L’Assemblée nationale a adopté le 27 mars un texte de loi visant à lutter contre les ingérences étrangères. Dans l’hémicycle, le député Jean-Philippe Tanguy, président délégué du groupe Rassemblement national, a dénoncé le manque d’ambition du texte ainsi que le double standard du camp présidentiel à l’égard des ingérences américaines en France.
«Vous ne voulez pas lutter contre la corruption, vous ne voulez pas lutter contre la pourriture, parce que la pourriture est au cœur de votre système !», a lancé le 27 mars à l’Assemblée nationale le député de la Somme et président délégué du groupe Rassemblement national (RN) au Palais Bourbon, Jean-Philippe Tanguy.
La montagne de manipulations sur les ingérences accouche d’une souris ridicule, une loi incapable de lutter contre les ingérences étrangères.
La Macronie n’est qu’hypocrisie.

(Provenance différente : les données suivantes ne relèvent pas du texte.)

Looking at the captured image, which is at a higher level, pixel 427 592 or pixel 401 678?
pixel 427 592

Elle ne peut pas lutter contre les ingérences, car la corruption est au cœur de son système ! pic.twitter.com/giiAK6uFsb
— Jean-Philippe Tanguy Ⓜ️ (@JphTanguy) March 27, 2024
La chambre basse du Parlement français a adopté le même jour, par 171 voix contre 25, en première lecture, une proposition de loi visant à «prévenir les ingérences étrangères», avec la création d’un registre national de l’influence, la possibilité de geler des avoirs financiers et une extension controversée d’un dispositif de surveillance algorithmique pour l’heure circonscrit à la lutte antiterroriste.
Le rapporteur du texte, le député Renaissance de la Vienne Sacha Houlié, membre de la délégation parlementaire au renseignement (DPR), avait justifié la nécessité de ce projet de loi par les récentes cyberattaques contre plusieurs ministères, revendiqués par différents groupes de hackers prétendument «islamistes» et «pro-russes», ou encore par l’affaire des étoiles de David bleues peintes sur des immeubles de la région parisienne fin octobre. Suite à cet événement, les autorités françaises avaient crié à l’«opération ingérence numérique russe», non sans provoquer l’indignation de Moscou qui avait dénoncé des accusations «totalement scandaleuses» et «stupides».
L’un des amendements au projet de loi, exigeant la déclaration des financements étrangers des think tanks, a été porté par le député et porte-parole de Renaissance Benjamin Haddad. Jusqu’à son élection en juin 2022, celui-ci était directeur Europe de l’Atlantic Council, un think tank basé à Washington dont la principale mission demeure de promouvoir la coopération entre l’Amérique du Nord et l’Europe.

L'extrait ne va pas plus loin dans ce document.